→ **TASK**: Gather every line of the listing below that contains the string "sash", treating uppercase and lowercase as different.

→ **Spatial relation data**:
▽

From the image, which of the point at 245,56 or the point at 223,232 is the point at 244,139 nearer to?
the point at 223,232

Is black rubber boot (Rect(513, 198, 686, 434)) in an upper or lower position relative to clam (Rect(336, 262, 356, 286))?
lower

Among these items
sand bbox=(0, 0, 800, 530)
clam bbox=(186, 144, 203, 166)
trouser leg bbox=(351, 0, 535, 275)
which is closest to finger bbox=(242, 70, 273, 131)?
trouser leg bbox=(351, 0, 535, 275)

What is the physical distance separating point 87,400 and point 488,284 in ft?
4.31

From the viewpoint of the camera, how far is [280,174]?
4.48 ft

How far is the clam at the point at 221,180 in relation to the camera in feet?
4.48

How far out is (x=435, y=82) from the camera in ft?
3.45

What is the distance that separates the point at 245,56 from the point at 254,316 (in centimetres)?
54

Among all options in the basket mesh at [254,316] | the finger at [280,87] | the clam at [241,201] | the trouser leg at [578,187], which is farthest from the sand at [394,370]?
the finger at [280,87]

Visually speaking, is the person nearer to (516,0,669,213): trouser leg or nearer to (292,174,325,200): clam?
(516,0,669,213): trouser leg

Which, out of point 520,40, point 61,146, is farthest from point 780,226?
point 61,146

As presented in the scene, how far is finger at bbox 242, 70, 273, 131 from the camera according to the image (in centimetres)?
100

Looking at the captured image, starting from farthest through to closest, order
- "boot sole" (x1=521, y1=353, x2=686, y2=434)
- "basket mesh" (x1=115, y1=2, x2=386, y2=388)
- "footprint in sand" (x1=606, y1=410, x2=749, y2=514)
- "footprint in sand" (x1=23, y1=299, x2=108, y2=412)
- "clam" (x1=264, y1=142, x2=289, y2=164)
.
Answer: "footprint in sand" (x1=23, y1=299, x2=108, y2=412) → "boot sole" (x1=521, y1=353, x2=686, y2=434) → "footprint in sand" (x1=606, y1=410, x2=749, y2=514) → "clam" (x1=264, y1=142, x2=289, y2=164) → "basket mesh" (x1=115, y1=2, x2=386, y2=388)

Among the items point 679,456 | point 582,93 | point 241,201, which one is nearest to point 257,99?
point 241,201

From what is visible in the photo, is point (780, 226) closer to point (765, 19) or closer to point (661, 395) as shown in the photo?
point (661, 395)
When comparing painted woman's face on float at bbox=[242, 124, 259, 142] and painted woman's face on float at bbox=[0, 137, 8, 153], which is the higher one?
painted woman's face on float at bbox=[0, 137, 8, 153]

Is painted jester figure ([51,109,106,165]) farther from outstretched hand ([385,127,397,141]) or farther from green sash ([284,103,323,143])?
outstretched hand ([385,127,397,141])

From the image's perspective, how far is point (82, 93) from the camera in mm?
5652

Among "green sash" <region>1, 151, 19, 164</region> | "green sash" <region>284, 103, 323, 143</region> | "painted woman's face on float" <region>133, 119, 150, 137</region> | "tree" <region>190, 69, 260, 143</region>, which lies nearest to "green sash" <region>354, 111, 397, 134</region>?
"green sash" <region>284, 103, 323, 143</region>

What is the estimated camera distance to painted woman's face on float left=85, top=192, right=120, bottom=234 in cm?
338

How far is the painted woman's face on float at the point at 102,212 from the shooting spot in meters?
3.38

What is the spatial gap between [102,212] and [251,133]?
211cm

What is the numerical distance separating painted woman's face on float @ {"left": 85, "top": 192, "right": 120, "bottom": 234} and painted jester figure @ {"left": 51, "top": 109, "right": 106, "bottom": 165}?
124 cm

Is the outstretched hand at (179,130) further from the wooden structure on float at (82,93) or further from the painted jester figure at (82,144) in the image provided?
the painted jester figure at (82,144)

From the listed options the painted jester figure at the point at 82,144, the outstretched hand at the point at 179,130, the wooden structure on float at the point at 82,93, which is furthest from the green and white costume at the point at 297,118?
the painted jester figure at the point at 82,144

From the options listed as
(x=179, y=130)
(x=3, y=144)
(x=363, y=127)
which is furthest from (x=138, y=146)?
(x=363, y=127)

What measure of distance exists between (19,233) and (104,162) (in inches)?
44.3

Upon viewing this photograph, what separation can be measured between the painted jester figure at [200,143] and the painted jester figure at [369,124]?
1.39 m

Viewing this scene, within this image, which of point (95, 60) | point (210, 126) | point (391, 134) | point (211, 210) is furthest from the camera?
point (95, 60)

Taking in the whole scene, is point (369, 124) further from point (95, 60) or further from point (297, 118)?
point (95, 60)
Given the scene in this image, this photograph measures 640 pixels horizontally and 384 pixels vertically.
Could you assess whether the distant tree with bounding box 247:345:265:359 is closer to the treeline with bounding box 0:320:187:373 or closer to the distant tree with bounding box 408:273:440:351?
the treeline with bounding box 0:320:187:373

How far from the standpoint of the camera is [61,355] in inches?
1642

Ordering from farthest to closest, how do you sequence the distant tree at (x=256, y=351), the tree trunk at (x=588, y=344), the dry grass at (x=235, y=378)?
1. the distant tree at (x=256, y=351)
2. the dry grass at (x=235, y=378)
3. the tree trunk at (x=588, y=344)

△
▽

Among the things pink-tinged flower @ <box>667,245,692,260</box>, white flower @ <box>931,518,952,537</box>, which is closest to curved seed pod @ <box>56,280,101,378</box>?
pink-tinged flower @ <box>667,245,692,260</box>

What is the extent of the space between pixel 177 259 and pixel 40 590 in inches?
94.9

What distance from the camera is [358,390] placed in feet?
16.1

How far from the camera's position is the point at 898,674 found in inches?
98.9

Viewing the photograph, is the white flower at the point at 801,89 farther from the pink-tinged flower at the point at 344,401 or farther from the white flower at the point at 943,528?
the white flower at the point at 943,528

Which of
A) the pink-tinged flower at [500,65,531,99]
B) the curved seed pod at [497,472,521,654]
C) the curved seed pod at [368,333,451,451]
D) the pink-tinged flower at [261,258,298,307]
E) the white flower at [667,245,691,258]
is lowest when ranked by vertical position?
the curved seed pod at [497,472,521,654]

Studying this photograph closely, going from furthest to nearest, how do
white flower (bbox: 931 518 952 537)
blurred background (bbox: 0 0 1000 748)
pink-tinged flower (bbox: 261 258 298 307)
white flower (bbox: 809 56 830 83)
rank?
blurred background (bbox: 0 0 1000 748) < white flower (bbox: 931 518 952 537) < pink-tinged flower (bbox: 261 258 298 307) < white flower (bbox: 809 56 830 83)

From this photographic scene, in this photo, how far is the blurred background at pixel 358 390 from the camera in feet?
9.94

△
▽

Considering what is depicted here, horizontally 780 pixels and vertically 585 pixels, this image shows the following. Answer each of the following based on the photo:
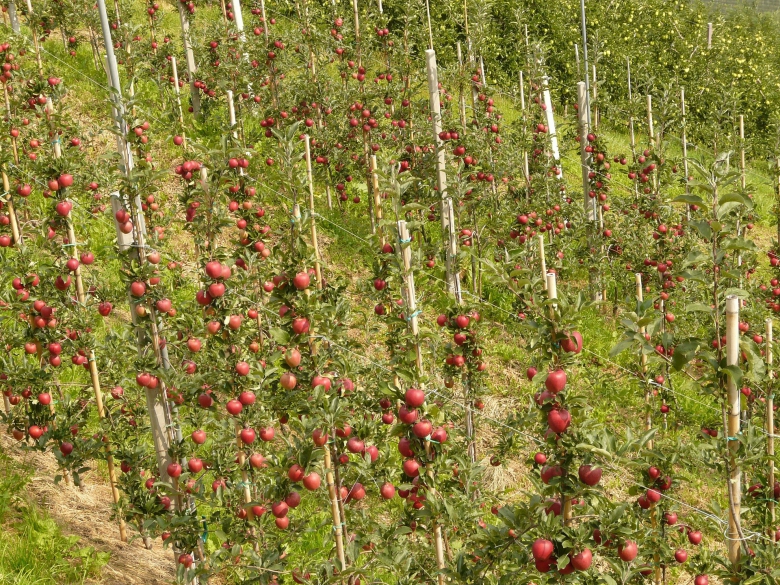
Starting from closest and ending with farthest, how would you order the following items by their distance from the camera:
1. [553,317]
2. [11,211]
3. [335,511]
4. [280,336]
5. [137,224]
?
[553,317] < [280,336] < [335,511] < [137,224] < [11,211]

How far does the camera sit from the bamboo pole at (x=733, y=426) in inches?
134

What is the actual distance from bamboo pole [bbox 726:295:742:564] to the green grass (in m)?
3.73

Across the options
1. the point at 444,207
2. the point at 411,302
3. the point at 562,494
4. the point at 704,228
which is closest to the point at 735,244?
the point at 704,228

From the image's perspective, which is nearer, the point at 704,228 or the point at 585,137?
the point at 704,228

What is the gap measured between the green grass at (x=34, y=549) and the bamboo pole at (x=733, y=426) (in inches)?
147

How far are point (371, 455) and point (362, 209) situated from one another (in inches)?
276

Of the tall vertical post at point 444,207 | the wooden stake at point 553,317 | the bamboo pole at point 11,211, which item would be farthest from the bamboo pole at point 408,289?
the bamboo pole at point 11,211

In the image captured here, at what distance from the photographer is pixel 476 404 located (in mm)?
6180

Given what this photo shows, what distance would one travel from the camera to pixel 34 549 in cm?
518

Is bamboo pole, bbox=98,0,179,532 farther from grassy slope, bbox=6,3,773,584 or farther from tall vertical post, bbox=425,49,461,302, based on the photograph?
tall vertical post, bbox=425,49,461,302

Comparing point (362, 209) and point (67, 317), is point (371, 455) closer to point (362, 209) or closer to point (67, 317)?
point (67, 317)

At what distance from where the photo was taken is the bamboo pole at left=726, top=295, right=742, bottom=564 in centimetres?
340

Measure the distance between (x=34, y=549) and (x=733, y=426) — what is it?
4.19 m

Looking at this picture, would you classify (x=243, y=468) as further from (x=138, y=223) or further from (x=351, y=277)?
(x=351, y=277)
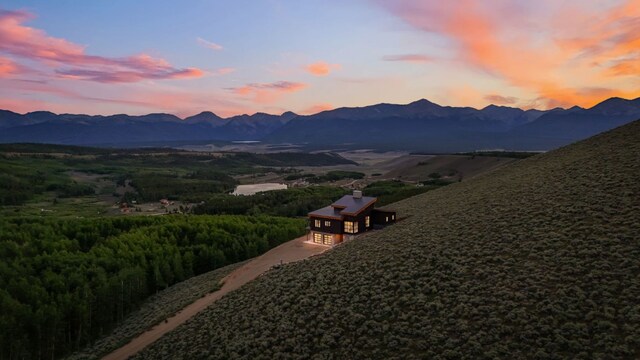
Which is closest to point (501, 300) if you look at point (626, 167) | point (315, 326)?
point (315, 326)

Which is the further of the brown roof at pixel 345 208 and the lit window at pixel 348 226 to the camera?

△

→ **WRITTEN SOLUTION**:
Is painted jester figure ([51,109,106,165]) farther from outstretched hand ([385,127,397,141]) or farther from green sash ([284,103,323,143])?
Among "green sash" <region>1, 151, 19, 164</region> | "green sash" <region>284, 103, 323, 143</region> | "painted woman's face on float" <region>133, 119, 150, 137</region> | "tree" <region>190, 69, 260, 143</region>, which lies nearest to "green sash" <region>354, 111, 397, 134</region>?
"green sash" <region>284, 103, 323, 143</region>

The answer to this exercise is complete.